Obwohl die protestantische Reformation die biblische Wahrheit von Gottes kostenloser Gnade und Errettung allein durch Glauben allein an Christus wiederentdeckte, haben die Zyklen der Geschichte und die menschliche Aversion gegen die Gnade einmal mehr die Wahrheit des Evangeliums der Gnade verdunkelt, so dass es heutzutage oft verzerrt oder pervertiert ist. In großen Gruppen des Protestantismus verdrängen menschengemachte theologische Systeme die alleinige Autorität der Schrift. Überzeugungen und Theologen werden häufiger zitiert als die Schrift. Ihre Theologie lehrt, dass Glaube kein Glaube ist, solange er Werke beinhaltet, was zum Erscheinen vieler Bücher und Artikel geführt hat, die darauf beharren, dass Errettung Werke erfordert.
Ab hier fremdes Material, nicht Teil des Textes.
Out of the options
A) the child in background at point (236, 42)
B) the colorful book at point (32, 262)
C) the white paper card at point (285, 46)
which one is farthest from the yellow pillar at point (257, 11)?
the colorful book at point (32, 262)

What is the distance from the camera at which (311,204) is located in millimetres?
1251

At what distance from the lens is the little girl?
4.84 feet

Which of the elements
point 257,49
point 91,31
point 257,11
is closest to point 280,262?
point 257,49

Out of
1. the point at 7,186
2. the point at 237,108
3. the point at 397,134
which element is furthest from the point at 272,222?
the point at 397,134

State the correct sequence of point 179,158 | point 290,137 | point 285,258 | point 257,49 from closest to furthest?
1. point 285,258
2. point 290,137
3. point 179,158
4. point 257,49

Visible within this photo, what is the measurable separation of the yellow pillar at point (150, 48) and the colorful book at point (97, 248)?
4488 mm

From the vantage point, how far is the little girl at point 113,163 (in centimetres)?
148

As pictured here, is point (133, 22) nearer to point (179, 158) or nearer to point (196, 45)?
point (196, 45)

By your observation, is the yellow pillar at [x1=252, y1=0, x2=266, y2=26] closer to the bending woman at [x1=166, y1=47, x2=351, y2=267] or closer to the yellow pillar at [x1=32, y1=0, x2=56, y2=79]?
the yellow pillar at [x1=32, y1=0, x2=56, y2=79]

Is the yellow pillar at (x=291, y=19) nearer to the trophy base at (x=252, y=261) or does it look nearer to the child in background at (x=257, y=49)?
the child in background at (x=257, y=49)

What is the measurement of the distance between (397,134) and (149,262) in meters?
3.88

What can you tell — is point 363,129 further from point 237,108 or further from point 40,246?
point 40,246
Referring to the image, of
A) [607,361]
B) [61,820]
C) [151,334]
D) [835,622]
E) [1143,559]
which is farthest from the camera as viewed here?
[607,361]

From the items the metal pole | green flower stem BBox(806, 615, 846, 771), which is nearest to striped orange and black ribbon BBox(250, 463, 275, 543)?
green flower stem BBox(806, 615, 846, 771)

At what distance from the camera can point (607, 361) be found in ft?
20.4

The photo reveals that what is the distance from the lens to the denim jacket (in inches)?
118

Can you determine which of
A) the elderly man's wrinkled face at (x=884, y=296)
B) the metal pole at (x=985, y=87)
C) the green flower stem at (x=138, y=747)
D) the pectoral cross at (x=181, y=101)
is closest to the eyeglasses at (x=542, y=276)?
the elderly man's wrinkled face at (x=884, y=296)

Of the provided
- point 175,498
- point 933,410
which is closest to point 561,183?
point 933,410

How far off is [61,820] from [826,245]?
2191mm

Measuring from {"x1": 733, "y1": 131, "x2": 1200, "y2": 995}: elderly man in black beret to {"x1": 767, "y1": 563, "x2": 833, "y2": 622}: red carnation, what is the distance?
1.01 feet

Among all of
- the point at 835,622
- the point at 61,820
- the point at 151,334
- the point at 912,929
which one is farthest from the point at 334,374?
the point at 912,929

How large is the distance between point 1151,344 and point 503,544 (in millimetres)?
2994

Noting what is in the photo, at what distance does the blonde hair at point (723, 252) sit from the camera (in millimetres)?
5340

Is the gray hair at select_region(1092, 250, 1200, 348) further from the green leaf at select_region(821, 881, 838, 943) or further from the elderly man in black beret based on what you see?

Daher ist die Gnade nicht länger bedingungslos sondern von der Leistung des Menschen abhängig. Trotz der Wiederbelebung des Evangeliums der Gnade in der Reformation ist ein Großteil des Protestantismus heute zurück auf dem Weg nach Rom mit einem Evangelium, das Werke notwendig und die Rechtfertigung zu einem Prozess macht. Der Bogen der Geschichte und Theologie zeigt, dass es Zeit ist, dem Glaubensbekenntnis der Reformation Sola Scriptura, Sola Gratia und Sola Fide wieder Geltung zu verschaffen.